Entre os principais problemas persistentes estão danos em estradas, infraestruturas elétricas e património, com destaque para o castelo de Abrantes, onde o acesso ao jardim da fortaleza permanece encerrado devido a derrocadas.

Câmara de Abrantes pede financiamento urgente para reabilitação de equipamentos públicos. Foto: CIM

ÁUDIO | MANUEL JORGE VALAMATOS, PRESIDENTE CM ABRANTES:

Em causa no castelo de Abrantes está uma estrutura de valor nacional, cuja recuperação exige um investimento na ordem das centenas de milhares de euros. “Importa intervir para consolidar o que está instável e devolver condições de segurança”, disse Valamatos.

Derrocadas em Abrantes fecham jardim do castelo e cortam passeio junto à ponte. Foto: CMA

Outra das preocupações centra-se na Estrada Nacional 2 (EN2), no troço do Espinhaço de Cão, onde existe risco de derrocada de grandes dimensões após as chuvas intensas, numa via estruturante para a cidade e para a região.

A circulação mantém-se alternada, sob monitorização das Infraestruturas de Portugal, aguardando um projeto de estabilização do talude que permita repor a normalidade.

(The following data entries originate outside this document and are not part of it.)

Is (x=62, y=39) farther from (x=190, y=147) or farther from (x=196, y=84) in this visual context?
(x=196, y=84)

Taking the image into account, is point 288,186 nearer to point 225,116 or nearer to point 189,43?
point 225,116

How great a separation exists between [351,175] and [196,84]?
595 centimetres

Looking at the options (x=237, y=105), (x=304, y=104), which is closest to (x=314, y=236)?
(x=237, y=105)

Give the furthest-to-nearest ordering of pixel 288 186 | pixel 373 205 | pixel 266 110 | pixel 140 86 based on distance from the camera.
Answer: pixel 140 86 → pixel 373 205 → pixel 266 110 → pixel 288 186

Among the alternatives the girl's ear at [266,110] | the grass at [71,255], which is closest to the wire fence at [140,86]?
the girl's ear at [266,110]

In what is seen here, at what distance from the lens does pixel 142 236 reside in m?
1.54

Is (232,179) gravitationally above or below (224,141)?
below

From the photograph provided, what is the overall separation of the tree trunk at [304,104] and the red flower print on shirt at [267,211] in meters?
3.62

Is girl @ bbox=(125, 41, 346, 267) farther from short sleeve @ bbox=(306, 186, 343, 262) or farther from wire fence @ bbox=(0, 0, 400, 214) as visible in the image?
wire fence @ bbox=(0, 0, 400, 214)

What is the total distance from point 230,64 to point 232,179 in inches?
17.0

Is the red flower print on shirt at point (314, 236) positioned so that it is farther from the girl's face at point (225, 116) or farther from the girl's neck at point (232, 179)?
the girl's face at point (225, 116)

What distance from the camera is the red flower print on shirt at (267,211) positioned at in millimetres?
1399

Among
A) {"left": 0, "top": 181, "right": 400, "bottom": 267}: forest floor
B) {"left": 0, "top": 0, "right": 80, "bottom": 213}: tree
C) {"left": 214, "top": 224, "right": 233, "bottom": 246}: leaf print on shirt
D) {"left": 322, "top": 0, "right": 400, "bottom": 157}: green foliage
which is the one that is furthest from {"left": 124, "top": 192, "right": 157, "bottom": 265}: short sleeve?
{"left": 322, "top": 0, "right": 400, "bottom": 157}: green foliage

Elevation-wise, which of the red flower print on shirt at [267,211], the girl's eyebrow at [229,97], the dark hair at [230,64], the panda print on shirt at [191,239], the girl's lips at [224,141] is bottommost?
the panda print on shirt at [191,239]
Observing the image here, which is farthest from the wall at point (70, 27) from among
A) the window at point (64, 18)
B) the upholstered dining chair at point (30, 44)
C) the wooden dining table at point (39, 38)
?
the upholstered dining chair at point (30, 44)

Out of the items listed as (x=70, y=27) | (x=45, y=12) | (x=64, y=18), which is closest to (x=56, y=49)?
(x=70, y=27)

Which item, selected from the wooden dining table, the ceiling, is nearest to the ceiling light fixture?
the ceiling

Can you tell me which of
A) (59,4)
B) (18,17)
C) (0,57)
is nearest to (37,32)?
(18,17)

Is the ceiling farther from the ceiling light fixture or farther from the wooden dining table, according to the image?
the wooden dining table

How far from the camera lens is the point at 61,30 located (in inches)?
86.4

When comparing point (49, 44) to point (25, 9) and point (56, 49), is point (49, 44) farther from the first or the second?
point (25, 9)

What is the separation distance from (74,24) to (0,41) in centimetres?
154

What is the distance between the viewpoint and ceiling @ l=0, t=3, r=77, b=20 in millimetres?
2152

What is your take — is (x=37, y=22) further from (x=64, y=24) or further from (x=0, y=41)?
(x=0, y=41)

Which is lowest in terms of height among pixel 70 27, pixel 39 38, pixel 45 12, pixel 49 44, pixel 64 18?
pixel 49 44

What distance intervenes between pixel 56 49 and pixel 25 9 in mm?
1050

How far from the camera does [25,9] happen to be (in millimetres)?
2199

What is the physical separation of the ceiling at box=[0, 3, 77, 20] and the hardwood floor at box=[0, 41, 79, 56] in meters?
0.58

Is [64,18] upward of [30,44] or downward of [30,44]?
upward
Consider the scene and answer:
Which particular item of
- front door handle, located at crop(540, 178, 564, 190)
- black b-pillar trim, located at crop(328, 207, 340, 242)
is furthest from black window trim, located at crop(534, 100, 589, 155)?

Apesar de alguns trabalhos de recuperação já iniciados com recursos próprios, o município insiste na necessidade de apoios estatais para fazer face à dimensão dos prejuízos e garantir a reabilitação do território afetado pelas intempéries.

Presidente da Câmara de Abrantes alerta para risco de derrocada de grandes dimensões no Espinhaço de Cão. Foto: mediotejo,net

Pelo menos 19 pessoas morreram em Portugal desde 28 de janeiro na sequência da passagem das depressões Kristin, Leonardo e Marta, que fizeram também várias centenas de feridos, desalojados e deslocados. Mais de metade das mortes foram registadas em trabalhos de recuperação.

Os temporais, que atingiram o território continental durante cerca de três semanas, provocaram a destruição total ou parcial de milhares de casas, empresas e equipamentos, a queda de árvores e de estruturas, o corte de energia, água e comunicações, inundações e cheias, com prejuízos de milhares de milhões de euros.

As regiões Centro, Lisboa e Vale do Tejo e Alentejo foram as mais afetadas.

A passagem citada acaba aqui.